Opinion
03CR0112; A123020.
Submitted on record and briefs February 9, 2006.
March 15, 2006.
Appeal from Circuit Court, Curry County.
Martin E. Stone, Judge.
Priscilla Maloney filed the brief for appellant.
Hardy Myers, Attorney General, Mary H. Williams, Solicitor General, and Douglas F. Zier, Assistant Attorney General, filed the brief for respondent.
PER CURIAM
Sentence vacated; remanded for resentencing; otherwise affirmed.
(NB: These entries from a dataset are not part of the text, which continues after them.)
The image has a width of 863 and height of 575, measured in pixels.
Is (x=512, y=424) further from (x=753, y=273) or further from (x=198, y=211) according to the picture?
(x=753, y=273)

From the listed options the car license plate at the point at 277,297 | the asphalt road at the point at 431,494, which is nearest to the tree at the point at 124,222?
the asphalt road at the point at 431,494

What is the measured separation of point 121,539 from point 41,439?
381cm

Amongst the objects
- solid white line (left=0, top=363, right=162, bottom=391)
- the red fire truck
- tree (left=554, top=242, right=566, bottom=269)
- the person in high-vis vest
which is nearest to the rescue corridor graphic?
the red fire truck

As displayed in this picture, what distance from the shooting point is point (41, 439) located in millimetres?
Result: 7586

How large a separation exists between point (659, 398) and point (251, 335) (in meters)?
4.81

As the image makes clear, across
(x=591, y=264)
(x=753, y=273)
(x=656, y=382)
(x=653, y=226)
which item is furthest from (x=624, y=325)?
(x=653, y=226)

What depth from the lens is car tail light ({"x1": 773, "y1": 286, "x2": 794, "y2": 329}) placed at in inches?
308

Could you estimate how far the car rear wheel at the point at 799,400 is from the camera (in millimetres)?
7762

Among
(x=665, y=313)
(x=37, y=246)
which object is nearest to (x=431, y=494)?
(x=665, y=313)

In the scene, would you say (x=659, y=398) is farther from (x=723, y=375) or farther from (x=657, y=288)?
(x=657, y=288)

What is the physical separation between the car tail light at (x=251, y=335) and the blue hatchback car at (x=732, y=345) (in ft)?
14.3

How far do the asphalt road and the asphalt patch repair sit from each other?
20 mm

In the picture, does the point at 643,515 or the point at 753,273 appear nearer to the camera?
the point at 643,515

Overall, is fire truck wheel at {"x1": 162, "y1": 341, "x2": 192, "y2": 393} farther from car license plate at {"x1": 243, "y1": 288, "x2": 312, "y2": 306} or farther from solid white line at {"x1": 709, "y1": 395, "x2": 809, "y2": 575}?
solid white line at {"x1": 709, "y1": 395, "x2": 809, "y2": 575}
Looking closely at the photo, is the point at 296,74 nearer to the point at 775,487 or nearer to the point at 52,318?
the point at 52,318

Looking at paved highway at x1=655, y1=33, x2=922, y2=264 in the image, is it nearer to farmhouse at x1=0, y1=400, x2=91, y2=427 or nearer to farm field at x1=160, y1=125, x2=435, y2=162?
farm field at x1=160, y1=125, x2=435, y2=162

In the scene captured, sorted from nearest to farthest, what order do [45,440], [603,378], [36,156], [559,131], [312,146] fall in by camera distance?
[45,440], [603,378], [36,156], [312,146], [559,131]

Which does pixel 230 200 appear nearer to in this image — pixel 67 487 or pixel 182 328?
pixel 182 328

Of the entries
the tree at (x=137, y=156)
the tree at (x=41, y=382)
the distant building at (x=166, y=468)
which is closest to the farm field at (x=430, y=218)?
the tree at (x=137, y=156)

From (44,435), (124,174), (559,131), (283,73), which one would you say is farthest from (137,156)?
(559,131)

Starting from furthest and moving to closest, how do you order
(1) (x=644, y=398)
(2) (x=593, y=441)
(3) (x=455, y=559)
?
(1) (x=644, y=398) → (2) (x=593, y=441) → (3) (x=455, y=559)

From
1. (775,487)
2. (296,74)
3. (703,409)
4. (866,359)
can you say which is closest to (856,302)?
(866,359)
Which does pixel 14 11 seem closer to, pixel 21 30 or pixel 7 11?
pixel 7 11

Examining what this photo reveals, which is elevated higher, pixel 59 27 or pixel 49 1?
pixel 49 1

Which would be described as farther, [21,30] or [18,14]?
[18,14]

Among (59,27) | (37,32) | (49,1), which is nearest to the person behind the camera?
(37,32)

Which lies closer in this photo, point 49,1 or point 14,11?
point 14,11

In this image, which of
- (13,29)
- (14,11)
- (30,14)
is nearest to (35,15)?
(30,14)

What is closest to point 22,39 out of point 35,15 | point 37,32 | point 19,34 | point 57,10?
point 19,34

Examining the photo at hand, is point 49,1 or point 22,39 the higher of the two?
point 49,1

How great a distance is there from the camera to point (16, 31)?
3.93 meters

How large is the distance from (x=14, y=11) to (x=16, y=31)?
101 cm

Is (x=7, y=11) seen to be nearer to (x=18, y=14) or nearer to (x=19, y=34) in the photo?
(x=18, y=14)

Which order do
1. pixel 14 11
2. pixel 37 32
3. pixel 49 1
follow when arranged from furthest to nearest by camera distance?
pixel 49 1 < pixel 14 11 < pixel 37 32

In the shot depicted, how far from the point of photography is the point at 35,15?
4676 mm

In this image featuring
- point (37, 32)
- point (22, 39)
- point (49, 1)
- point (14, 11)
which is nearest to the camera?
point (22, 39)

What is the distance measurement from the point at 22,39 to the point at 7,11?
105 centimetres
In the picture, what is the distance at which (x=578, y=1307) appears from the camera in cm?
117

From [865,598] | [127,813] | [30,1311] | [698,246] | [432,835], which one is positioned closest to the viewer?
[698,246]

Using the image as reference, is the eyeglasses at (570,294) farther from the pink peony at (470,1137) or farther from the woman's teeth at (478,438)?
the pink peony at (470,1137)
Defendant was convicted after a jury trial of failure to report as a sex offender. ORS 181.599. At sentencing, the trial court imposed an upward departure sentence on the grounds that defendant had persistently been involved in similar activity, that defendant had been on post-prison supervision at the time of the offense, and that defendant had multiple parole violations. On appeal, defendant raises several challenges to his conviction and sentence. We reject without discussion defendant's challenges to his conviction. Regarding his sentence, defendant argues that, under Blakely v. Washington, 542 US 296, 124 S Ct 2531, 159 L Ed 2d 403 (2004), and Apprendi v. New Jersey, 530 US 466, 120 S Ct 2348, 147 L Ed 2d 435 (2000), the court erred in imposing a departure sentence based on facts that were not found by a jury or admitted by defendant, in violation of his rights under the Sixth Amendment to the United States Constitution.
Although defendant did not advance such a challenge to the trial court, he argues that the sentence should be reviewed as plain error. We agree. We have held that judicial factfinding on aggravating factors such as those runs afoul of the rule of law announced in Blakely. See, e.g., State v. Perez, 196 Or App 364, 102 P3d 705 (2004), rev allowed, 338 Or 488 (2005) (concerning persistent involvement and on supervision departure factors). For the reason set forth in Perez, we exercise our discretion to correct the error.
Sentence vacated; remanded for resentencing; otherwise affirmed.